··· Supplied records

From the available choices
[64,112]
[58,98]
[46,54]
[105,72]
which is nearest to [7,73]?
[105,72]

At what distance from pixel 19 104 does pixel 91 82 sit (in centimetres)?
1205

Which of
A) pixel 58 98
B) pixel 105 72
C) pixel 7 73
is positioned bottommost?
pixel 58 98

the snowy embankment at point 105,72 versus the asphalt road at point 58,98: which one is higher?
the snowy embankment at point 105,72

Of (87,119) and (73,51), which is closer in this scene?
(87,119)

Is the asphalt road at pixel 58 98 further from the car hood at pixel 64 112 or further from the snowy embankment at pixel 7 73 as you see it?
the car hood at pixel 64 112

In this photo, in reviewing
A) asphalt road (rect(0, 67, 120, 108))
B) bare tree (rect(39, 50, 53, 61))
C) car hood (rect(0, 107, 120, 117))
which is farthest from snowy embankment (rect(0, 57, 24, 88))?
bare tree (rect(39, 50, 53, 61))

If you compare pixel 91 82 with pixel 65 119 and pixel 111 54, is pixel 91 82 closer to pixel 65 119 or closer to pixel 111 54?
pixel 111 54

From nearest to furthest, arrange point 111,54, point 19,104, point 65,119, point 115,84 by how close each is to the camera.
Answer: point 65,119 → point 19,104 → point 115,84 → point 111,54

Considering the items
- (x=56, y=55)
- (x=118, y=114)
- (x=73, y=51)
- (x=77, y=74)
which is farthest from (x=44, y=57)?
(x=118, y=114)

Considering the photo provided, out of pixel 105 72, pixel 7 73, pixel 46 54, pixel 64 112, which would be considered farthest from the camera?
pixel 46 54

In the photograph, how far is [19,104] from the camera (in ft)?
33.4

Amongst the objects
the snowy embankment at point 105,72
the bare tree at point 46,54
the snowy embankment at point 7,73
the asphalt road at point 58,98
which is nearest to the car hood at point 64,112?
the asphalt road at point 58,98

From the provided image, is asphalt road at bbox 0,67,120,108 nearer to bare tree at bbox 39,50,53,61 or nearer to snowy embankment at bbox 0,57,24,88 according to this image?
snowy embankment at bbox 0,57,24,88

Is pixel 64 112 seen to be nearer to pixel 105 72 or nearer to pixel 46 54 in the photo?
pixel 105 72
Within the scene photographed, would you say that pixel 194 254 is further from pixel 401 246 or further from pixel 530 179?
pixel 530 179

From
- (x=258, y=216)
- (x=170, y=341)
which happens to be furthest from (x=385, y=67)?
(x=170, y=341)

······

Direction -
Add -89 to every coordinate in the answers throughout the stretch of the material from the line containing "Is pixel 64" through the end of the material, both ends included. Then write out only that stretch in full, with every other line left unchanged.

Answer to this task -
Is pixel 64 112 seen to be nearer to pixel 105 72 or nearer to pixel 46 54 in the photo?
pixel 16 -17
Within the scene photographed, would you say that pixel 194 254 is further from pixel 401 246 or further from pixel 530 179?
pixel 441 90

From
- (x=258, y=216)
- (x=170, y=341)
which happens to be furthest from (x=385, y=67)?
(x=81, y=252)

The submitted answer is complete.